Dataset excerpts
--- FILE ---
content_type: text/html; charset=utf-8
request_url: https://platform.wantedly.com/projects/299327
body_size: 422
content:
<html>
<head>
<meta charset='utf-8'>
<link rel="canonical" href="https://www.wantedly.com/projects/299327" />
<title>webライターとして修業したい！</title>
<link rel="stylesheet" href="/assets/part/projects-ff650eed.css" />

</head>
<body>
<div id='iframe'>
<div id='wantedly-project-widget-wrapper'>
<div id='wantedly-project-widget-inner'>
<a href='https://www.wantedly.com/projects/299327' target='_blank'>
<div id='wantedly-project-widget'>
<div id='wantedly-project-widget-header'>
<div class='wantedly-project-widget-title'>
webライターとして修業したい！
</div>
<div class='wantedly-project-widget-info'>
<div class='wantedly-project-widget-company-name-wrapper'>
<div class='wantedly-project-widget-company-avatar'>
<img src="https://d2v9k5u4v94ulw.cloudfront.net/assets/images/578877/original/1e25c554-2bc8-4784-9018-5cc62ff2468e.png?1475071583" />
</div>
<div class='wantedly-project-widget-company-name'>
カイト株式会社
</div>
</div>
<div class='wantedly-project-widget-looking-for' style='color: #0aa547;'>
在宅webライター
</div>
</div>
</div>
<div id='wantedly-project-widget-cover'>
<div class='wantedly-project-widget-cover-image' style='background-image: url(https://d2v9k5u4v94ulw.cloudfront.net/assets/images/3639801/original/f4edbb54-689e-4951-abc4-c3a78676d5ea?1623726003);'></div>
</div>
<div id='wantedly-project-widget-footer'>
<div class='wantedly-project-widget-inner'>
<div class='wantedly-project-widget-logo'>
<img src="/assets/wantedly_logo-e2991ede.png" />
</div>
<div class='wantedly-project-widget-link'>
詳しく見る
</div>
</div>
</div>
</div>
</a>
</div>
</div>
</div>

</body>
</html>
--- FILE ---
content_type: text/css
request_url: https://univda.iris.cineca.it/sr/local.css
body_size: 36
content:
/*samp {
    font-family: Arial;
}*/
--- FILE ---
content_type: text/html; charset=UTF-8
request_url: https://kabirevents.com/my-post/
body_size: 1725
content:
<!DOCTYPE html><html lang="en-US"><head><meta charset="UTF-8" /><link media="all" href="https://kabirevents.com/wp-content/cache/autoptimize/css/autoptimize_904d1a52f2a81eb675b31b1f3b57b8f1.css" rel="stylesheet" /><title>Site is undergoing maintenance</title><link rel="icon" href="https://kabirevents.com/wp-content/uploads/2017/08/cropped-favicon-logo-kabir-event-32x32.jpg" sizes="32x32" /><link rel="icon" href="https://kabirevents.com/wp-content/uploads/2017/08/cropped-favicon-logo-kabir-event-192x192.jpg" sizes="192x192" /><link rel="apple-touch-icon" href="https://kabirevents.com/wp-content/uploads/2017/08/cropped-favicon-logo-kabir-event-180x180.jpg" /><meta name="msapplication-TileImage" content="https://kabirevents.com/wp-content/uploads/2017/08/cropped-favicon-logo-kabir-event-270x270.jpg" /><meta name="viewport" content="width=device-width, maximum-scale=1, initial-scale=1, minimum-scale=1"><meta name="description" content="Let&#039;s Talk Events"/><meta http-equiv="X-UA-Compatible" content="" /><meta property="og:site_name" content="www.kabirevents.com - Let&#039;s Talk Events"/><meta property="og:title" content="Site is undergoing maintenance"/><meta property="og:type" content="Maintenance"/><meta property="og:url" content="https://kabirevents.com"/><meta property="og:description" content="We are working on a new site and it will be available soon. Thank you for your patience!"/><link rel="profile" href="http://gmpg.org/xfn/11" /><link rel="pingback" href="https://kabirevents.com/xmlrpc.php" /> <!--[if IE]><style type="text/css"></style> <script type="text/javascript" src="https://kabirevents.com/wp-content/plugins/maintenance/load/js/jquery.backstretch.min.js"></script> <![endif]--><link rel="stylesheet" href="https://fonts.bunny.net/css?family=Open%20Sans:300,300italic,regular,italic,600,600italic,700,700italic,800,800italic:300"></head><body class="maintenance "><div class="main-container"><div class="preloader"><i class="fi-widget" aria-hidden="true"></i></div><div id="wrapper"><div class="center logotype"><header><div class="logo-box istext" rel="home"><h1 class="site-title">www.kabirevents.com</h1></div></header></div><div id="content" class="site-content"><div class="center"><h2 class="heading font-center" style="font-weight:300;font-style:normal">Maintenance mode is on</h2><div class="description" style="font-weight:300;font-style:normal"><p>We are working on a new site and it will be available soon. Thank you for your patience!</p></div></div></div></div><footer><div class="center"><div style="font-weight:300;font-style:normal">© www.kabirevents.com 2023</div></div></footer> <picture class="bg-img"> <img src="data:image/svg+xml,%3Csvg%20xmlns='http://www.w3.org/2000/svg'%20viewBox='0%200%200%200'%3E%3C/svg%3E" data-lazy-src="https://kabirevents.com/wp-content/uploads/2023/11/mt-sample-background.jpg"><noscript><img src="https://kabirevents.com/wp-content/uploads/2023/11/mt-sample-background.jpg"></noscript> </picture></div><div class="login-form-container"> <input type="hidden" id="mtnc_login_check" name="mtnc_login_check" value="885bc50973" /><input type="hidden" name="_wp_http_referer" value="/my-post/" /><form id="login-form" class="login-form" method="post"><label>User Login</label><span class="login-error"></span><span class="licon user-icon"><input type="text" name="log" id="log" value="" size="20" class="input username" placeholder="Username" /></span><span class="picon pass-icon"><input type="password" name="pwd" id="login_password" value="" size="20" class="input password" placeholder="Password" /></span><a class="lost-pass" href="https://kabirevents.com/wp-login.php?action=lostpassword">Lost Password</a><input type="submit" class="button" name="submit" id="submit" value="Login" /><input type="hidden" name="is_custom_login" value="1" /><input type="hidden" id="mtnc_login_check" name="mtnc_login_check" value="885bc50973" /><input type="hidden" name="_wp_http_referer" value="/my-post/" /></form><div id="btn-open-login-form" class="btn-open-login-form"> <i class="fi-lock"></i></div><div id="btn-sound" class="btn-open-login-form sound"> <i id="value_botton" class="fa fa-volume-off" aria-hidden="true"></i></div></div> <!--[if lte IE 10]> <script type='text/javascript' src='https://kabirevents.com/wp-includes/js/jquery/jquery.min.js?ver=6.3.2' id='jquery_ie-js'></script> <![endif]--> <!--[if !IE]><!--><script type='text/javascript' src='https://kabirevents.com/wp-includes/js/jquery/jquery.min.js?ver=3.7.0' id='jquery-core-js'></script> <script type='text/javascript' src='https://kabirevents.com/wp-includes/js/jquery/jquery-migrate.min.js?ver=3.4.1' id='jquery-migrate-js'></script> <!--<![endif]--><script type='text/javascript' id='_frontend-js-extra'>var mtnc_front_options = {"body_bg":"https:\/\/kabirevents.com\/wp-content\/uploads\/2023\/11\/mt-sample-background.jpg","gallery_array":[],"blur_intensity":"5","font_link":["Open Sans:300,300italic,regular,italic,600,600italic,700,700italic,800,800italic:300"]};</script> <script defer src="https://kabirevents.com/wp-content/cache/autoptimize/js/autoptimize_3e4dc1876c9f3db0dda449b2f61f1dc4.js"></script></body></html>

[Exercise instructions] Copy the entries above exactly. Miss none of them.

[Task solution]
--- FILE ---
content_type: text/html; charset=utf-8
request_url: https://platform.wantedly.com/projects/299327
body_size: 422
content:
<html>
<head>
<meta charset='utf-8'>
<link rel="canonical" href="https://www.wantedly.com/projects/299327" />
<title>webライターとして修業したい！</title>
<link rel="stylesheet" href="/assets/part/projects-ff650eed.css" />

</head>
<body>
<div id='iframe'>
<div id='wantedly-project-widget-wrapper'>
<div id='wantedly-project-widget-inner'>
<a href='https://www.wantedly.com/projects/299327' target='_blank'>
<div id='wantedly-project-widget'>
<div id='wantedly-project-widget-header'>
<div class='wantedly-project-widget-title'>
webライターとして修業したい！
</div>
<div class='wantedly-project-widget-info'>
<div class='wantedly-project-widget-company-name-wrapper'>
<div class='wantedly-project-widget-company-avatar'>
<img src="https://d2v9k5u4v94ulw.cloudfront.net/assets/images/578877/original/1e25c554-2bc8-4784-9018-5cc62ff2468e.png?1475071583" />
</div>
<div class='wantedly-project-widget-company-name'>
カイト株式会社
</div>
</div>
<div class='wantedly-project-widget-looking-for' style='color: #0aa547;'>
在宅webライター
</div>
</div>
</div>
<div id='wantedly-project-widget-cover'>
<div class='wantedly-project-widget-cover-image' style='background-image: url(https://d2v9k5u4v94ulw.cloudfront.net/assets/images/3639801/original/f4edbb54-689e-4951-abc4-c3a78676d5ea?1623726003);'></div>
</div>
<div id='wantedly-project-widget-footer'>
<div class='wantedly-project-widget-inner'>
<div class='wantedly-project-widget-logo'>
<img src="/assets/wantedly_logo-e2991ede.png" />
</div>
<div class='wantedly-project-widget-link'>
詳しく見る
</div>
</div>
</div>
</div>
</a>
</div>
</div>
</div>

</body>
</html>
--- FILE ---
content_type: text/css
request_url: https://univda.iris.cineca.it/sr/local.css
body_size: 36
content:
/*samp {
    font-family: Arial;
}*/
--- FILE ---
content_type: text/html; charset=UTF-8
request_url: https://kabirevents.com/my-post/
body_size: 1725
content:
<!DOCTYPE html><html lang="en-US"><head><meta charset="UTF-8" /><link media="all" href="https://kabirevents.com/wp-content/cache/autoptimize/css/autoptimize_904d1a52f2a81eb675b31b1f3b57b8f1.css" rel="stylesheet" /><title>Site is undergoing maintenance</title><link rel="icon" href="https://kabirevents.com/wp-content/uploads/2017/08/cropped-favicon-logo-kabir-event-32x32.jpg" sizes="32x32" /><link rel="icon" href="https://kabirevents.com/wp-content/uploads/2017/08/cropped-favicon-logo-kabir-event-192x192.jpg" sizes="192x192" /><link rel="apple-touch-icon" href="https://kabirevents.com/wp-content/uploads/2017/08/cropped-favicon-logo-kabir-event-180x180.jpg" /><meta name="msapplication-TileImage" content="https://kabirevents.com/wp-content/uploads/2017/08/cropped-favicon-logo-kabir-event-270x270.jpg" /><meta name="viewport" content="width=device-width, maximum-scale=1, initial-scale=1, minimum-scale=1"><meta name="description" content="Let&#039;s Talk Events"/><meta http-equiv="X-UA-Compatible" content="" /><meta property="og:site_name" content="www.kabirevents.com - Let&#039;s Talk Events"/><meta property="og:title" content="Site is undergoing maintenance"/><meta property="og:type" content="Maintenance"/><meta property="og:url" content="https://kabirevents.com"/><meta property="og:description" content="We are working on a new site and it will be available soon. Thank you for your patience!"/><link rel="profile" href="http://gmpg.org/xfn/11" /><link rel="pingback" href="https://kabirevents.com/xmlrpc.php" /> <!--[if IE]><style type="text/css"></style> <script type="text/javascript" src="https://kabirevents.com/wp-content/plugins/maintenance/load/js/jquery.backstretch.min.js"></script> <![endif]--><link rel="stylesheet" href="https://fonts.bunny.net/css?family=Open%20Sans:300,300italic,regular,italic,600,600italic,700,700italic,800,800italic:300"></head><body class="maintenance "><div class="main-container"><div class="preloader"><i class="fi-widget" aria-hidden="true"></i></div><div id="wrapper"><div class="center logotype"><header><div class="logo-box istext" rel="home"><h1 class="site-title">www.kabirevents.com</h1></div></header></div><div id="content" class="site-content"><div class="center"><h2 class="heading font-center" style="font-weight:300;font-style:normal">Maintenance mode is on</h2><div class="description" style="font-weight:300;font-style:normal"><p>We are working on a new site and it will be available soon. Thank you for your patience!</p></div></div></div></div><footer><div class="center"><div style="font-weight:300;font-style:normal">© www.kabirevents.com 2023</div></div></footer> <picture class="bg-img"> <img src="data:image/svg+xml,%3Csvg%20xmlns='http://www.w3.org/2000/svg'%20viewBox='0%200%200%200'%3E%3C/svg%3E" data-lazy-src="https://kabirevents.com/wp-content/uploads/2023/11/mt-sample-background.jpg"><noscript><img src="https://kabirevents.com/wp-content/uploads/2023/11/mt-sample-background.jpg"></noscript> </picture></div><div class="login-form-container"> <input type="hidden" id="mtnc_login_check" name="mtnc_login_check" value="885bc50973" /><input type="hidden" name="_wp_http_referer" value="/my-post/" /><form id="login-form" class="login-form" method="post"><label>User Login</label><span class="login-error"></span><span class="licon user-icon"><input type="text" name="log" id="log" value="" size="20" class="input username" placeholder="Username" /></span><span class="picon pass-icon"><input type="password" name="pwd" id="login_password" value="" size="20" class="input password" placeholder="Password" /></span><a class="lost-pass" href="https://kabirevents.com/wp-login.php?action=lostpassword">Lost Password</a><input type="submit" class="button" name="submit" id="submit" value="Login" /><input type="hidden" name="is_custom_login" value="1" /><input type="hidden" id="mtnc_login_check" name="mtnc_login_check" value="885bc50973" /><input type="hidden" name="_wp_http_referer" value="/my-post/" /></form><div id="btn-open-login-form" class="btn-open-login-form"> <i class="fi-lock"></i></div><div id="btn-sound" class="btn-open-login-form sound"> <i id="value_botton" class="fa fa-volume-off" aria-hidden="true"></i></div></div> <!--[if lte IE 10]> <script type='text/javascript' src='https://kabirevents.com/wp-includes/js/jquery/jquery.min.js?ver=6.3.2' id='jquery_ie-js'></script> <![endif]--> <!--[if !IE]><!--><script type='text/javascript' src='https://kabirevents.com/wp-includes/js/jquery/jquery.min.js?ver=3.7.0' id='jquery-core-js'></script> <script type='text/javascript' src='https://kabirevents.com/wp-includes/js/jquery/jquery-migrate.min.js?ver=3.4.1' id='jquery-migrate-js'></script> <!--<![endif]--><script type='text/javascript' id='_frontend-js-extra'>var mtnc_front_options = {"body_bg":"https:\/\/kabirevents.com\/wp-content\/uploads\/2023\/11\/mt-sample-background.jpg","gallery_array":[],"blur_intensity":"5","font_link":["Open Sans:300,300italic,regular,italic,600,600italic,700,700italic,800,800italic:300"]};</script> <script defer src="https://kabirevents.com/wp-content/cache/autoptimize/js/autoptimize_3e4dc1876c9f3db0dda449b2f61f1dc4.js"></script></body></html>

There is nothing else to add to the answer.